Start of Exercise passage

Assessment and findings

  1. When investigating a complaint, the Ombudsman applies its Dispute Resolution Principles. These are high level good practice guidance developed from the Ombudsman’s experience of resolving disputes, for use by everyone involved in the complaints process. There are only three principles driving effective dispute resolution:
    1. Be fair – treat people fairly and follow fair processes.
    2. Put things right, and;
    3. Learn from outcomes.
  2. The Ombudsman must first consider whether a failing on the part of the landlord occurred, and if so, whether this led to any adverse effect or detriment to the resident.
  3. If it is found that a failing did lead to an adverse effect, the investigation will then consider whether the landlord has taken enough action to ‘put things right’ and ‘learn from outcomes.

The landlord’s handling of the residents reports of noise transference from the property above.

  1. The records provided show the resident complained for several years about noise transference from the propertyabove. The records also show that over the years various members of the landlord’s staff attended the resident’s property in relation to the noise issue.

End of Exercise passage

▶ _Problem set_
**a.** List the three Dispute Resolution Principles named in the Ombudsman assessment.
**b.** Say whether each statement agrees with the Ombudsman assessment. Answer yes or no and quote the deciding words.
(i) The Ombudsman applies its Dispute Resolution Principles when investigating a complaint.
(ii) The principles are meant for use only by the Ombudsman itself.
(iii) Only one member of the landlord's staff ever attended the resident's property about the noise.

Start of Information provided

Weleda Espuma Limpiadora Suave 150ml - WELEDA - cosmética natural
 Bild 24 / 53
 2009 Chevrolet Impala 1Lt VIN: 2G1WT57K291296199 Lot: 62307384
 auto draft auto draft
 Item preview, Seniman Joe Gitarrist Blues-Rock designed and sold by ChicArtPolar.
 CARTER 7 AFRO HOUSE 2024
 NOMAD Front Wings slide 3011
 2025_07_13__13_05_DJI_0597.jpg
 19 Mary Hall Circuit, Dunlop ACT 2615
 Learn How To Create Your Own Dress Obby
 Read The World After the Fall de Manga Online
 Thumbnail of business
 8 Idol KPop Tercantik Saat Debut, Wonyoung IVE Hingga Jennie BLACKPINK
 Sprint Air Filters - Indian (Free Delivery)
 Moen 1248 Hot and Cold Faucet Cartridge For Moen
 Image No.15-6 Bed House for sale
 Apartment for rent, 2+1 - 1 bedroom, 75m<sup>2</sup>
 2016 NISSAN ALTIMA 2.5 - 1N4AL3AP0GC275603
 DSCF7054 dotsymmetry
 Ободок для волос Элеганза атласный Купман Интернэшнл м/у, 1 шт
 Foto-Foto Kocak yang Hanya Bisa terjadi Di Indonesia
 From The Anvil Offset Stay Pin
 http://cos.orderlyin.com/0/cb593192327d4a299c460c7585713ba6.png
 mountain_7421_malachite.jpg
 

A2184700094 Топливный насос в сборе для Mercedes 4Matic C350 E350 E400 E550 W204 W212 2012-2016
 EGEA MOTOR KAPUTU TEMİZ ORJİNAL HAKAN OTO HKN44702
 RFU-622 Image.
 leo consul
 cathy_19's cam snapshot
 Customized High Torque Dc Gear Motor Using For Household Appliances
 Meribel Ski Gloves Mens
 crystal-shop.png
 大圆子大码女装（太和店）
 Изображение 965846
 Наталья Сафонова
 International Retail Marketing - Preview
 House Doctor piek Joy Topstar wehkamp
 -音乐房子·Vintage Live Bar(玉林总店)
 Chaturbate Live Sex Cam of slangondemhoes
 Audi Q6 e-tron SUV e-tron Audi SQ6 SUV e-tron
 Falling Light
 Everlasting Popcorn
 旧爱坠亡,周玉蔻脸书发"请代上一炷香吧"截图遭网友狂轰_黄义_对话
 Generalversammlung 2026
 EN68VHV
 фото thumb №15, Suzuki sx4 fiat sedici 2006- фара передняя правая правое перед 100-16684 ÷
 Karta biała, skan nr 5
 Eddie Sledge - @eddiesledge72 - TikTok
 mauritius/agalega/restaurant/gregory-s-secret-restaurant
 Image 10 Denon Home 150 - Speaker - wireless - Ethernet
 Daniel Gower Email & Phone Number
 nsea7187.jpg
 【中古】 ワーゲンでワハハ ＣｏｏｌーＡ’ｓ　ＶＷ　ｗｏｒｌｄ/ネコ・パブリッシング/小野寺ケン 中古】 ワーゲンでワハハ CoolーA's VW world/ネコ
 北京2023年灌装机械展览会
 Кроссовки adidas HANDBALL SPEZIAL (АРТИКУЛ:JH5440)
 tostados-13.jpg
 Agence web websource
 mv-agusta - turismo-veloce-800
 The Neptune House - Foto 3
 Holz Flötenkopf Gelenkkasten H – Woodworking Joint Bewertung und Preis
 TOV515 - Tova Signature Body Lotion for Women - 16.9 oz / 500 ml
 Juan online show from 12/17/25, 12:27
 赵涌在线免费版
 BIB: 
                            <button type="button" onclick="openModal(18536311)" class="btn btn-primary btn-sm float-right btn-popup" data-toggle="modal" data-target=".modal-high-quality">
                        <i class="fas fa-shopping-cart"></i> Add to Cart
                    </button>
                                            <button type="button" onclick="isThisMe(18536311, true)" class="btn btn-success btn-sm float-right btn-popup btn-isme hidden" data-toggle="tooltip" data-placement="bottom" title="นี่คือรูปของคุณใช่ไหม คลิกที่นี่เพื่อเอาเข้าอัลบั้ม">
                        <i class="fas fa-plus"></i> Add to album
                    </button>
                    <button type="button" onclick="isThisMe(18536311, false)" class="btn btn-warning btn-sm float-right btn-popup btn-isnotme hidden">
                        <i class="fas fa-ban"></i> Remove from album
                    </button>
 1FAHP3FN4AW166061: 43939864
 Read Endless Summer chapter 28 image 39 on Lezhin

End of Information provided

▶ _Solved problems_
**a.**
1. Be fair – treat people fairly and follow fair processes.
2. Put things right.
3. Learn from outcomes.

**b.**
(i) Yes: "When investigating a complaint, the Ombudsman applies its Dispute Resolution Principles."
(ii) No: "for use by everyone involved in the complaints process"
(iii) No: "over the years various members of the landlord’s staff attended the resident’s property in relation to the noise issue."